Would pot in the suitcase had really surprised them?
“I’m sorry,” she told them. “I should’ve”–her mom reached for something on her dad’s cheek, an eyelash perhaps, held it for a second, let it go–“said something about the door. No, this door. I couldn’t get it open.”
They both laughed, giggled together, a team again. “Honey. That’s not what we meant. Why aren’t you home?”
“I know that’s not what you meant. I was getting there.”
“Well,” Dad said. “Get there.”
Asking for more money would cause a fight, about what they had left for her not being enough. And it was. More than enough.
“I didn’t say goodbye,” she told them. “I mean–what if–not that anything would.” As a kid, she couldn’t close her eyes at night, couldn’t tolerate the uncertainty of not-knowing. She became sure someone would bury her alive. “It’s–you know, Dad—that thing from childhood. The Worry Bug. I just thought I needed to come here and see you. Phone wouldn’t do. I felt compelled.” He stayed up with her, night after night, until she could no longer fight sleep.
“Oh, honey.” Mom broke the embrace with Dad. “Did you want to come with us? We could figure it out, you know. Even if it meant delaying it a day. Couldn’t we, dear?”
He didn’t hesitate. “Would it be something you wanted?” Dad asked her.
“You’d want me? I thought–I mean look at you two.”

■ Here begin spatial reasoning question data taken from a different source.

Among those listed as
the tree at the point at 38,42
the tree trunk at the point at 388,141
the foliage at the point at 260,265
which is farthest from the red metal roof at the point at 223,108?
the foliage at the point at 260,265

“What do you mean, honey?”
Don’t you hate me? She reached her hand in her pocket, forgot about the plastic bag of pot there. It would surprise them, wouldn’t it? They wanted their little girl, that kid that clung to them, napped on top of them. It would break their hearts, a visible sign to them that—. What? It was like Holden Caulfield trying to stop kids from falling out of innocence, wanting to hold on to things. Did she want that, too? For just one more week?
“It shouldn’t be hard,” Dad said. “I could fly coach. You could sit with Mom, okay? It would be–”
Was he going to cry?
“We miss you,” Mom said. “That’s all. You really came all the way here? Just to see us off?” Mom kissed her forehead. “Imagine that.”
“I’ll sleep on the couch,” Dad said.
“What about the door?” she asked them. She’d flush the pot down the toilet, but she didn’t have her passport, clothes. She could go get them, get rid of the pot then, meet them at the airport. “I mean what if we can’t get out again.”
“Oh, I’m sure it’ll open,” Mom said. And Dad: “Certainly.”